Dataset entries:
***

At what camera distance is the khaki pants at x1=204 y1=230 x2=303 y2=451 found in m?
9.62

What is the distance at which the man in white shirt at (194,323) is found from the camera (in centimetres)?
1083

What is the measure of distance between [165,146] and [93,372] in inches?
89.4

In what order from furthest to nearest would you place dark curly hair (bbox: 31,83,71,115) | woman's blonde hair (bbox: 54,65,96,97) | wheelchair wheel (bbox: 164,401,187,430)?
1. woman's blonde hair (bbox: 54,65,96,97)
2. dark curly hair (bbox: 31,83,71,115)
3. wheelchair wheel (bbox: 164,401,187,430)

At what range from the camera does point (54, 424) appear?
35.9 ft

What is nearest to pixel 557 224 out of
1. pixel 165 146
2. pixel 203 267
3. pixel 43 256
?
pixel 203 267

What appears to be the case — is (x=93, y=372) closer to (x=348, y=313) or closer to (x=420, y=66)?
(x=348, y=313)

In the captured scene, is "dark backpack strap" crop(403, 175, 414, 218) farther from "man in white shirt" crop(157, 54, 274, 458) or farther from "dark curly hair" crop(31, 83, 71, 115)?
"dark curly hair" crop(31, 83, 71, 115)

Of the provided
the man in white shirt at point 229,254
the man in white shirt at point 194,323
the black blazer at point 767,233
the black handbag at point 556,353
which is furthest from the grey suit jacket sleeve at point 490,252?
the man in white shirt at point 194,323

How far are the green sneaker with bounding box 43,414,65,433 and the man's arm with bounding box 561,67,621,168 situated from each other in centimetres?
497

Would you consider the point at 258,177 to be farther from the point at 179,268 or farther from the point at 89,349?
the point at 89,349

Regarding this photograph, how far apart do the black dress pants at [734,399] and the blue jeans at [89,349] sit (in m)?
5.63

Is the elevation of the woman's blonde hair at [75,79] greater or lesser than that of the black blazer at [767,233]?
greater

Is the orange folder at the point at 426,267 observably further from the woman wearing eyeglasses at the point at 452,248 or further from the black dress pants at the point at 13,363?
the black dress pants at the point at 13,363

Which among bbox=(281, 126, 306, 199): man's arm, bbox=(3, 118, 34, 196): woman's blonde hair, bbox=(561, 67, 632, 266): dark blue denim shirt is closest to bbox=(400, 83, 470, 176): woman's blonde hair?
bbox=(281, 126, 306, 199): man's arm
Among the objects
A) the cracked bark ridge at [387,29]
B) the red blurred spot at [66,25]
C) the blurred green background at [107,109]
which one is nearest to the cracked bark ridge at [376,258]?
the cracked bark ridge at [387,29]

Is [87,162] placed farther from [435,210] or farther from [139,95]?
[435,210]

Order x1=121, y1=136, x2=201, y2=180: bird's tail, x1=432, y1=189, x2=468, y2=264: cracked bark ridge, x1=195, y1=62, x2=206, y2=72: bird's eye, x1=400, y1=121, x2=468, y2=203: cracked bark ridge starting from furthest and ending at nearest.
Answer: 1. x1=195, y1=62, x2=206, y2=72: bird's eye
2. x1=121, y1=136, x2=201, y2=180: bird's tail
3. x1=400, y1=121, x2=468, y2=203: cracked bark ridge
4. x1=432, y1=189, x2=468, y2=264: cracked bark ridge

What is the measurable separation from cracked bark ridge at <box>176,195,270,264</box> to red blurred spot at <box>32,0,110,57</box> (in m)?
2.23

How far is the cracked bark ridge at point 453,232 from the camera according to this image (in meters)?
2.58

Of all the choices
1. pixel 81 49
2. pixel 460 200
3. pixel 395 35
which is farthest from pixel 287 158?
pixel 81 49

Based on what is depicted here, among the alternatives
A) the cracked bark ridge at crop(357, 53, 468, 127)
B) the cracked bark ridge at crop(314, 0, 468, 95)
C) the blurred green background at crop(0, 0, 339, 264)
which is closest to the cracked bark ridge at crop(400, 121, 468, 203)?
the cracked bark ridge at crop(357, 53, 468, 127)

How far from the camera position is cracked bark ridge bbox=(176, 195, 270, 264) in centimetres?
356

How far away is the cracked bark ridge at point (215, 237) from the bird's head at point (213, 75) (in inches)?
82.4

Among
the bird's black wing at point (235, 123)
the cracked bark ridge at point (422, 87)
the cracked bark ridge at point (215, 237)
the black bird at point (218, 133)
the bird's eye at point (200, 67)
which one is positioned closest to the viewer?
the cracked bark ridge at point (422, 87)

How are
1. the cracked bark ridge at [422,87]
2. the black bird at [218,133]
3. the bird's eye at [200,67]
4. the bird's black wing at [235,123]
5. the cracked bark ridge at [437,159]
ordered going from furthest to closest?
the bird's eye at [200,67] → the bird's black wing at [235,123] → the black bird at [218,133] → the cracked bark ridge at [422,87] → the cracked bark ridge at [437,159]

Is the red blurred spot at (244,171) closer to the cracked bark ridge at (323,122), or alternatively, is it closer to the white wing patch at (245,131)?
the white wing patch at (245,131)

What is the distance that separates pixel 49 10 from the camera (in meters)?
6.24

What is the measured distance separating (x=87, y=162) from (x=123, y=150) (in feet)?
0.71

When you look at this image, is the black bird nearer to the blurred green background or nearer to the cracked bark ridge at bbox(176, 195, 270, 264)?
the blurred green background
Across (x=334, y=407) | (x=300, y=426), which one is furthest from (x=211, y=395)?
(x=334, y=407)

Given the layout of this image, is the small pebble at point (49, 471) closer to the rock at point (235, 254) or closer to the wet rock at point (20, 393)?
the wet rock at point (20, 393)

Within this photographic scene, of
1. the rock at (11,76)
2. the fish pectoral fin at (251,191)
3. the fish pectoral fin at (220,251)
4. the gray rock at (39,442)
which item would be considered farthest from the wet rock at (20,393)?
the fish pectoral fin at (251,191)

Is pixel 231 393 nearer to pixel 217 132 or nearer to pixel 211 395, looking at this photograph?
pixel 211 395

***

# EXERCISE
Return all of the entries above verbatim, with no changes of any kind.

# CORRECT RESPONSE
At what camera distance is the khaki pants at x1=204 y1=230 x2=303 y2=451 found in m?
9.62

What is the distance at which the man in white shirt at (194,323) is found from the camera (in centimetres)?
1083

What is the measure of distance between [165,146] and [93,372] in inches?
89.4

In what order from furthest to nearest would you place dark curly hair (bbox: 31,83,71,115) | woman's blonde hair (bbox: 54,65,96,97) | wheelchair wheel (bbox: 164,401,187,430)?
1. woman's blonde hair (bbox: 54,65,96,97)
2. dark curly hair (bbox: 31,83,71,115)
3. wheelchair wheel (bbox: 164,401,187,430)

At what range from the camera does point (54, 424) appear?
35.9 ft

What is nearest to pixel 557 224 out of
1. pixel 165 146
2. pixel 203 267
3. pixel 43 256
?
pixel 203 267

What appears to be the case — is (x=93, y=372) closer to (x=348, y=313) or closer to (x=420, y=66)?
(x=348, y=313)

In the captured scene, is "dark backpack strap" crop(403, 175, 414, 218) farther from "man in white shirt" crop(157, 54, 274, 458) or farther from "dark curly hair" crop(31, 83, 71, 115)?
"dark curly hair" crop(31, 83, 71, 115)

Of the provided
the man in white shirt at point 229,254
the man in white shirt at point 194,323
the black blazer at point 767,233
the black handbag at point 556,353
which is furthest from the grey suit jacket sleeve at point 490,252?
the man in white shirt at point 194,323

How far are the green sneaker with bounding box 43,414,65,433 and the man's arm with bounding box 561,67,621,168 situated from each other in centimetres?
497

Would you consider the point at 258,177 to be farther from the point at 179,268 or farther from the point at 89,349?
the point at 89,349

Regarding this photograph, how far apart do the black dress pants at [734,399] and the blue jeans at [89,349] sit (in m)?
5.63

Is the elevation of the woman's blonde hair at [75,79] greater or lesser than that of the black blazer at [767,233]?
greater

Is the orange folder at the point at 426,267 observably further from the woman wearing eyeglasses at the point at 452,248 or further from the black dress pants at the point at 13,363?
the black dress pants at the point at 13,363

Which among bbox=(281, 126, 306, 199): man's arm, bbox=(3, 118, 34, 196): woman's blonde hair, bbox=(561, 67, 632, 266): dark blue denim shirt is closest to bbox=(400, 83, 470, 176): woman's blonde hair?
bbox=(281, 126, 306, 199): man's arm
Among the objects
A) the cracked bark ridge at [387,29]
B) the red blurred spot at [66,25]
C) the blurred green background at [107,109]
which one is nearest to the cracked bark ridge at [376,258]?
the cracked bark ridge at [387,29]

Is [87,162] placed farther from [435,210] or farther from [139,95]?
[435,210]

Order x1=121, y1=136, x2=201, y2=180: bird's tail, x1=432, y1=189, x2=468, y2=264: cracked bark ridge, x1=195, y1=62, x2=206, y2=72: bird's eye, x1=400, y1=121, x2=468, y2=203: cracked bark ridge starting from furthest and ending at nearest.
Answer: 1. x1=195, y1=62, x2=206, y2=72: bird's eye
2. x1=121, y1=136, x2=201, y2=180: bird's tail
3. x1=400, y1=121, x2=468, y2=203: cracked bark ridge
4. x1=432, y1=189, x2=468, y2=264: cracked bark ridge

What is the measurable separation from cracked bark ridge at <box>176,195,270,264</box> to red blurred spot at <box>32,0,110,57</box> (in m)?
2.23

How far is the cracked bark ridge at point 453,232 from the camera according to this image (in meters)?
2.58

Of all the choices
1. pixel 81 49
2. pixel 460 200
3. pixel 395 35
which is farthest from pixel 287 158?
pixel 81 49

Based on what is depicted here, among the alternatives
A) the cracked bark ridge at crop(357, 53, 468, 127)
B) the cracked bark ridge at crop(314, 0, 468, 95)
C) the blurred green background at crop(0, 0, 339, 264)
which is closest to the cracked bark ridge at crop(400, 121, 468, 203)?
the cracked bark ridge at crop(357, 53, 468, 127)

How far from the camera position is cracked bark ridge bbox=(176, 195, 270, 264) in centimetres?
356

How far away is the cracked bark ridge at point (215, 237) from the bird's head at point (213, 75) (in inches)?
82.4

Among
the bird's black wing at point (235, 123)
the cracked bark ridge at point (422, 87)
the cracked bark ridge at point (215, 237)
the black bird at point (218, 133)
the bird's eye at point (200, 67)
which one is positioned closest to the viewer?
the cracked bark ridge at point (422, 87)

How are
1. the cracked bark ridge at [422,87]
2. the black bird at [218,133]
3. the bird's eye at [200,67]
4. the bird's black wing at [235,123]
5. the cracked bark ridge at [437,159]
ordered going from furthest to closest?
the bird's eye at [200,67] → the bird's black wing at [235,123] → the black bird at [218,133] → the cracked bark ridge at [422,87] → the cracked bark ridge at [437,159]

Is the red blurred spot at (244,171) closer to the cracked bark ridge at (323,122), or alternatively, is it closer to the white wing patch at (245,131)?
the white wing patch at (245,131)

What is the distance that separates pixel 49 10 from the camera (in meters)?
6.24

What is the measured distance separating (x=87, y=162) from (x=123, y=150) (in feet)?
0.71

When you look at this image, is the black bird nearer to the blurred green background or nearer to the cracked bark ridge at bbox(176, 195, 270, 264)?
the blurred green background
Across (x=334, y=407) | (x=300, y=426), which one is furthest from (x=211, y=395)?
(x=334, y=407)

Given the layout of this image, is the small pebble at point (49, 471) closer to the rock at point (235, 254) or closer to the wet rock at point (20, 393)?
the wet rock at point (20, 393)

Within this photographic scene, of
1. the rock at (11,76)
2. the fish pectoral fin at (251,191)
3. the fish pectoral fin at (220,251)
4. the gray rock at (39,442)
which item would be considered farthest from the wet rock at (20,393)?
the fish pectoral fin at (251,191)

Is pixel 231 393 nearer to pixel 217 132 or nearer to pixel 211 395, looking at this photograph?
pixel 211 395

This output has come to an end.